General information
- Type: Helicopter
- National origin: United States
- Manufacturer: Millennium Helicopter
- Status: In production (2011)

History
- Developed from: Revolution Mini-500

= Millennium MH-1 =

American helicopter

The Millennium MH-1 is an American helicopter based on the now out of production Revolution Mini-500 and produced by Millennium Helicopter. The aircraft is supplied as a series of kits for amateur modification of existing Mini 500s and as a new kit to build from scratch.
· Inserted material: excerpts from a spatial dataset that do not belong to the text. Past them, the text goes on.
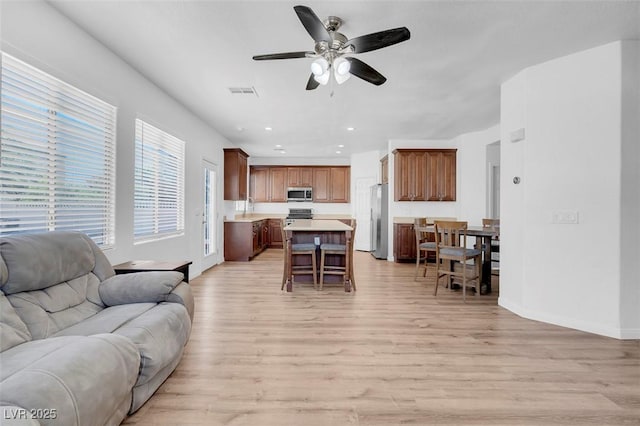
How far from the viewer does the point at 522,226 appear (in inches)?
128

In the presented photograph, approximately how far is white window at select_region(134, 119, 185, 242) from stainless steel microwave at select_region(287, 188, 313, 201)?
419 centimetres

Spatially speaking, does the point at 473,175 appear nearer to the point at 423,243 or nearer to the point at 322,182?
the point at 423,243

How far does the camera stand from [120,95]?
2992 millimetres

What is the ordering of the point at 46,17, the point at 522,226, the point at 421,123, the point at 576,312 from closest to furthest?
the point at 46,17 → the point at 576,312 → the point at 522,226 → the point at 421,123

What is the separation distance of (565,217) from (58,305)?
13.8 ft

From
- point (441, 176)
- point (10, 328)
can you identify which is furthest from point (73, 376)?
point (441, 176)

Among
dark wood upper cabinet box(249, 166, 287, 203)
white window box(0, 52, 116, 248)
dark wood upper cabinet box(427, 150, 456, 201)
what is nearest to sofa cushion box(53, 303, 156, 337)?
white window box(0, 52, 116, 248)

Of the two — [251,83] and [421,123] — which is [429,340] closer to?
[251,83]

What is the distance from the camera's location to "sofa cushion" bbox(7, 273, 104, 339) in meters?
1.64

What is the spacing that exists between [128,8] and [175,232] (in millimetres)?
2792

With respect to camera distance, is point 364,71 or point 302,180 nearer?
point 364,71

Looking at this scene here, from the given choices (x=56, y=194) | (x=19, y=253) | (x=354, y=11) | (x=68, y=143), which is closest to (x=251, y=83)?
(x=354, y=11)

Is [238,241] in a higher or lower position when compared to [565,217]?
lower

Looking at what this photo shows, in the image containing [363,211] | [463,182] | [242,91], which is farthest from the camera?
[363,211]
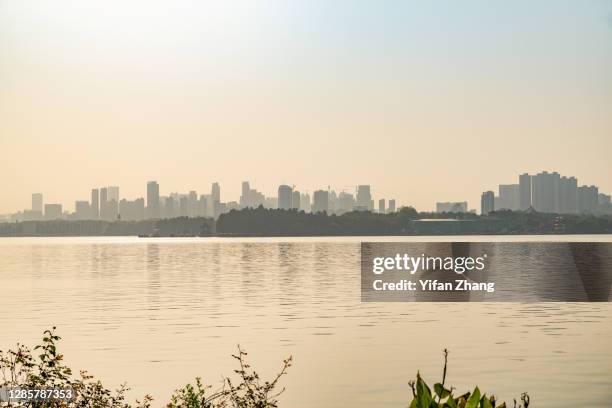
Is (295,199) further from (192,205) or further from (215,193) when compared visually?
(215,193)

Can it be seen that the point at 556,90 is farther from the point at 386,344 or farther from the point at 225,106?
the point at 386,344

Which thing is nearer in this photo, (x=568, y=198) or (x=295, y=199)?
(x=568, y=198)

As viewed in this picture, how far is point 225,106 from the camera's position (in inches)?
1519

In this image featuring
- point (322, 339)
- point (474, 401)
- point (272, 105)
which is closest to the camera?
point (474, 401)

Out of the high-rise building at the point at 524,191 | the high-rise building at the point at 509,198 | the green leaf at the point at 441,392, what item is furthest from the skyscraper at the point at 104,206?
the green leaf at the point at 441,392

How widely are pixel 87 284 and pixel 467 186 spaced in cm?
2769

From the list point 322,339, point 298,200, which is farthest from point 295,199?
point 322,339

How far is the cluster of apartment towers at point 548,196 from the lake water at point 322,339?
55.1 feet

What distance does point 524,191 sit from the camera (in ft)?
131

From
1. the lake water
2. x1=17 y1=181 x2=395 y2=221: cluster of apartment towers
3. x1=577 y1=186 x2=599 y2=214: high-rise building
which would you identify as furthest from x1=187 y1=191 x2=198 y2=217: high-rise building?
the lake water

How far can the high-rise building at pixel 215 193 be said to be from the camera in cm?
4793

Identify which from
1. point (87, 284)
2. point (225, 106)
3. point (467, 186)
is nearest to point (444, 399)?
point (87, 284)

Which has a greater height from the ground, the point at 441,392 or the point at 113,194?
the point at 113,194

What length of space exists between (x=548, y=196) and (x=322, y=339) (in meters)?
27.1
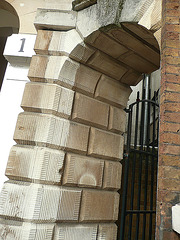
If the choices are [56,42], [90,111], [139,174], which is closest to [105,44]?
[56,42]

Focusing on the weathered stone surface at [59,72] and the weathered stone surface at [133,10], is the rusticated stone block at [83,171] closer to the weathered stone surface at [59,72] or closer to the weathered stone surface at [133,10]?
the weathered stone surface at [59,72]

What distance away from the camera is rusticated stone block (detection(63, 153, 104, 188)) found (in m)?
2.74

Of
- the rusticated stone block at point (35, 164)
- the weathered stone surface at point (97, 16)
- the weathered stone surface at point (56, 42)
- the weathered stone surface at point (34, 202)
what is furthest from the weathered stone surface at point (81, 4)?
the weathered stone surface at point (34, 202)

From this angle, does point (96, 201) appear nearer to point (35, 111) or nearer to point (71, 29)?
point (35, 111)

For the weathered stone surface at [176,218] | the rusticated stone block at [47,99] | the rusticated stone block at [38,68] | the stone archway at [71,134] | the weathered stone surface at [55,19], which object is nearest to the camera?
the weathered stone surface at [176,218]

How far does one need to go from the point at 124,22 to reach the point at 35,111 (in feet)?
4.65

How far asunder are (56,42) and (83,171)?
5.36 feet

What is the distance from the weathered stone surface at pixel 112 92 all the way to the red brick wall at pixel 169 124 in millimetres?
1348

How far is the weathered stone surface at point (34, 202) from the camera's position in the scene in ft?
8.02

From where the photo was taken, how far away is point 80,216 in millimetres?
2766

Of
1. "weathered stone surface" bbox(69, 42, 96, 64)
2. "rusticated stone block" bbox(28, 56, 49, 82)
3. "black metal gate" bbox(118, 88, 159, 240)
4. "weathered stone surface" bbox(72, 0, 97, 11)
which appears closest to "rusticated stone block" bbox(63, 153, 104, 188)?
"black metal gate" bbox(118, 88, 159, 240)

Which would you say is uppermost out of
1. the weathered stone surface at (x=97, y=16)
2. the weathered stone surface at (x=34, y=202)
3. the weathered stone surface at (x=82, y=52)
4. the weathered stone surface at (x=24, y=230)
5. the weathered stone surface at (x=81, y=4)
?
the weathered stone surface at (x=81, y=4)

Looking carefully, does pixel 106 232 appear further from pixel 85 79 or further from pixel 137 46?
pixel 137 46

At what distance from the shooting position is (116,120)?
3.39m
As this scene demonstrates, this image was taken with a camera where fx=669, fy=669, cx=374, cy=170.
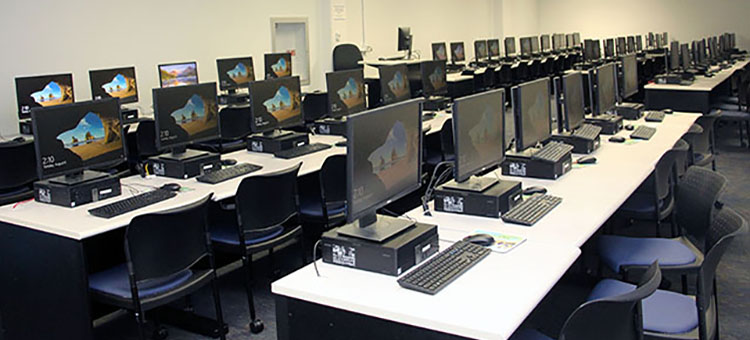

==Design and development==
The MH-1 was originally provided as a series of kits to upgrade old Mini-500 airframes, allowing the owner to modify them to MH-1 standards. The kits include a new Yamaha engine of 130 hp, that replaces the Mini-500's 64 hp Rotax 582, plus a new mount for the Yamaha engine. The remaining kits cover modifications to the main transmission, the tail, main drive and clutch basket, radiator fans and relay and the rotor head. The aircraft can also be built new from a complete kit. In either case the resulting MH-1 complies with the US experimental - amateur-built rules.

The MH-1 features a single main rotor with a two-bladed tail rotor, a single-seat enclosed cockpit with a windshield and skid-type landing gear. Its 19 ft diameter two-bladed rotor has a chord of 8 in. The aircraft has an empty weight of 600 lb and a gross weight of 1100 lb, giving a useful load of 500 lb.

The Federal Aviation Administration approved the MH-1 conversion as a distinct aircraft type.